Article « Le Train de la Marseillaise »

Légende :

Extrait du numéro 1 du journal Le Patriote enchaîné daté du 11 novembre 1943.

Genre : Image

Type : Presse clandestine

Source : © Musée de l’Histoire vivante, à Montreuil Droits réservés

Détails techniques :

Dimensions du journal : 21 x 26,5 cm. Dimensions de l’extrait : 10,5 x 26,5 cm.

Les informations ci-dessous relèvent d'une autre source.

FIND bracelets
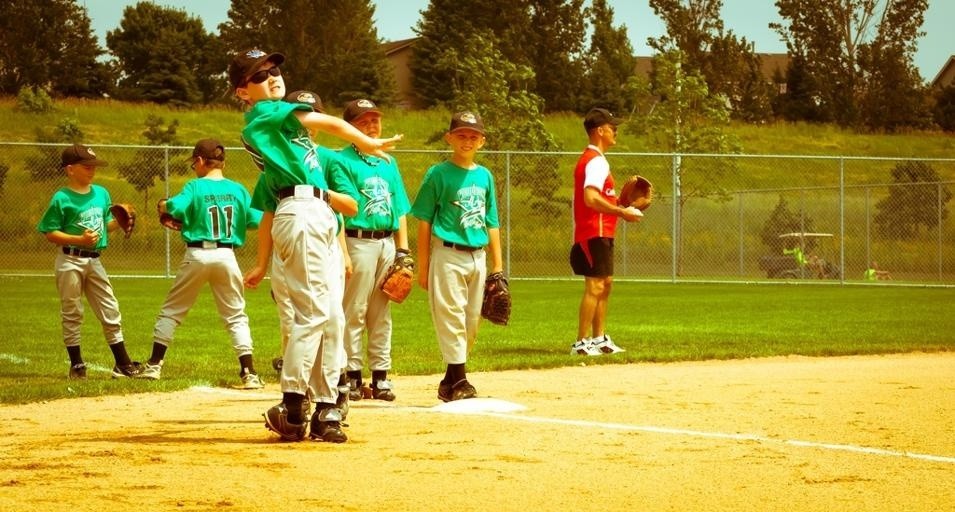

Lieu : France - Nouvelle-Aquitaine (Aquitaine) - Lot-et-Garonne - Villeneuve-sur-Lot

Ajouter au bloc-notes

Analyse média

Cet article intitulé « Le Train de la Marseillaise » est extrait du numéro 1 du journal Le Patriote enchaîné daté du 11 novembre 1943. Parmi les journaux réalisés clandestinement à la centrale d’Eysses par les détenus politiques entre octobre 1943 et mai 1944, neuf ont été conservés. Il s’agit de quatre numéros de l’Unité, organe des embastillés d’Eysses, de deux numéros du Patriote enchaîné, organe des emprisonnés politiques de la centrale d’Eysses. Deux autres journaux sont spécifiquement adressés aux jeunes : Le jeune enchaîné, organe des jeunes patriotes emprisonnés à la centrale d’Eysses, le n°2 du Bulletin des jeunes, bulletin des JC emprisonnés à Eysses, seul journal officiellement communiste, daté de janvier 1944. Si Le Patriote enchaîné est le titre le plus fréquent parmi les journaux confectionnés dans les différentes prisons, l’Unité fut inventé par les détenus à la maison d’arrêt Saint Paul de Lyon avant d'être exporté à Eysses.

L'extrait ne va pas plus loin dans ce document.